### 課題の要件
本文抜粋によれば、点灯装置カバー5はどのような材料で形成されているか。

### 本文抜粋
---

このような点灯装置4は、取付部6と光源部2、すなわち、基板21との間に配設されている。
【0037】
点灯装置カバー5は、図2及び図5に示すように、冷間圧延鋼板等の金属材料によって略短円筒状に形成され、点灯装置4を覆うように本体1に取付けられている。側壁51は、背面側に向かって拡開するように傾斜状をなしており、前面壁52には、取付部6と対応するように開口部53が形成されている。したがって、発光素子22から出射される一部の光は、側壁51によって前面側に反射され有効に利用されるようになる。また、この開口部53に周縁には背面側へ凹となる円弧状のガイド凹部54が形成されている。

---

[空間に関する質問の記録]
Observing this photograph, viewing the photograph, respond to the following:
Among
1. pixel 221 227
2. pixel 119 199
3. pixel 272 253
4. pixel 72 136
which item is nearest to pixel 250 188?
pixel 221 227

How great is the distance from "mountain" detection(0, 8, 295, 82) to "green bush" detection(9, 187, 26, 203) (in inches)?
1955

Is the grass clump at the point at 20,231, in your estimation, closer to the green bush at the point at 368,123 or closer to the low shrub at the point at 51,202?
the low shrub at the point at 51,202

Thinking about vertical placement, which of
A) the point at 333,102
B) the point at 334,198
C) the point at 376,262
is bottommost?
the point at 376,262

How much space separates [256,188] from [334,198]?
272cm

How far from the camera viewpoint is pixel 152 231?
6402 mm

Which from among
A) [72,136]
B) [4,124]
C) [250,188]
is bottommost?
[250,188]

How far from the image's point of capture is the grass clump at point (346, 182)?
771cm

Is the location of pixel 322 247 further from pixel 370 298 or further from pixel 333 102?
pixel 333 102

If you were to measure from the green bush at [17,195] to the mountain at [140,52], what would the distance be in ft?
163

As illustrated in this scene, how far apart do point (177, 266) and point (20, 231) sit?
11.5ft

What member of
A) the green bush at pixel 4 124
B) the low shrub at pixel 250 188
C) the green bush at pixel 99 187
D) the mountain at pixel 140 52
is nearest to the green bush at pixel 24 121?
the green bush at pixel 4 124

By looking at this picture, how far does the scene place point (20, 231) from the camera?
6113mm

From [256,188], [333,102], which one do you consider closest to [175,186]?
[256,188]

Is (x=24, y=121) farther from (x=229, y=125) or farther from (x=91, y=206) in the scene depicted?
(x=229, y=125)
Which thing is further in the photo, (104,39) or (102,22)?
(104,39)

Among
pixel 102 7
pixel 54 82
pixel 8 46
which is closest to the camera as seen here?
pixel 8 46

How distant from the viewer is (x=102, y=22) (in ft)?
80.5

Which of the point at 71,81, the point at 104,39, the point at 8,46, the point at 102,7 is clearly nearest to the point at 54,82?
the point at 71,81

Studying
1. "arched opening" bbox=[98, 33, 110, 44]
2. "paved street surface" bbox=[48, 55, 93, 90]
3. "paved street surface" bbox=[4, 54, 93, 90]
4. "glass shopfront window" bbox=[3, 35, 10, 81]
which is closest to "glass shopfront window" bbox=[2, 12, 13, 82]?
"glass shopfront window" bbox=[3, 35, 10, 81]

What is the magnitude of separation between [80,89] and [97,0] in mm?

---

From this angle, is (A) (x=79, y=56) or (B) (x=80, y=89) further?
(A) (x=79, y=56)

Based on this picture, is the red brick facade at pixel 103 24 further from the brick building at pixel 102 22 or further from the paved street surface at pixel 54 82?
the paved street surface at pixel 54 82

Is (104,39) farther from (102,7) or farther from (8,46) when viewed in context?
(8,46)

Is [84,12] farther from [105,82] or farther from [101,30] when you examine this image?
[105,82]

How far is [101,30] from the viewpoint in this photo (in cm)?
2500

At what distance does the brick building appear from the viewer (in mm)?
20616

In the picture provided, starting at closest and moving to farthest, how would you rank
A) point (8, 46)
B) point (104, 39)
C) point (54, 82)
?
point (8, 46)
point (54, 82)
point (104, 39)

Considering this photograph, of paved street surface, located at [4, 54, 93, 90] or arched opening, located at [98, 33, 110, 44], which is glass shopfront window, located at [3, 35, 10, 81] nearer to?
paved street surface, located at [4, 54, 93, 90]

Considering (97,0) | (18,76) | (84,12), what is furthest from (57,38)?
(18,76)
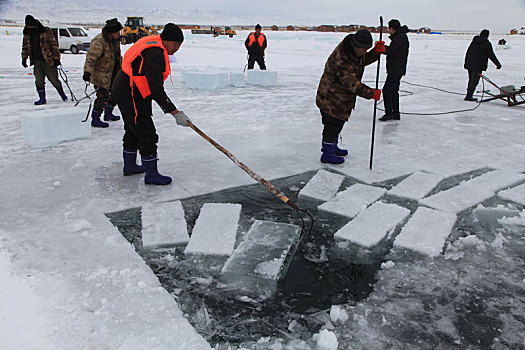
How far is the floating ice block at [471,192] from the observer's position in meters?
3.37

---

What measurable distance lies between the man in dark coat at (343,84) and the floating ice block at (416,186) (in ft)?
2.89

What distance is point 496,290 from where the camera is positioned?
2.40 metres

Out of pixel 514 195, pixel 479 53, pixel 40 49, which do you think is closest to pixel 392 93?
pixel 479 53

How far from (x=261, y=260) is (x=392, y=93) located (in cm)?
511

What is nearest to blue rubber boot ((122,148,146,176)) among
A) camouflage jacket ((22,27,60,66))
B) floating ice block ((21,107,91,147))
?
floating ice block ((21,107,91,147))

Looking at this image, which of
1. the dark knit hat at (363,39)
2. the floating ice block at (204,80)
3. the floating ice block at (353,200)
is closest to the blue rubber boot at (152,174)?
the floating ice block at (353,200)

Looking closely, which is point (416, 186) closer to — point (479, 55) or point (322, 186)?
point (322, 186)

---

### 解答文
冷間圧延鋼板等の金属材料で形成されている。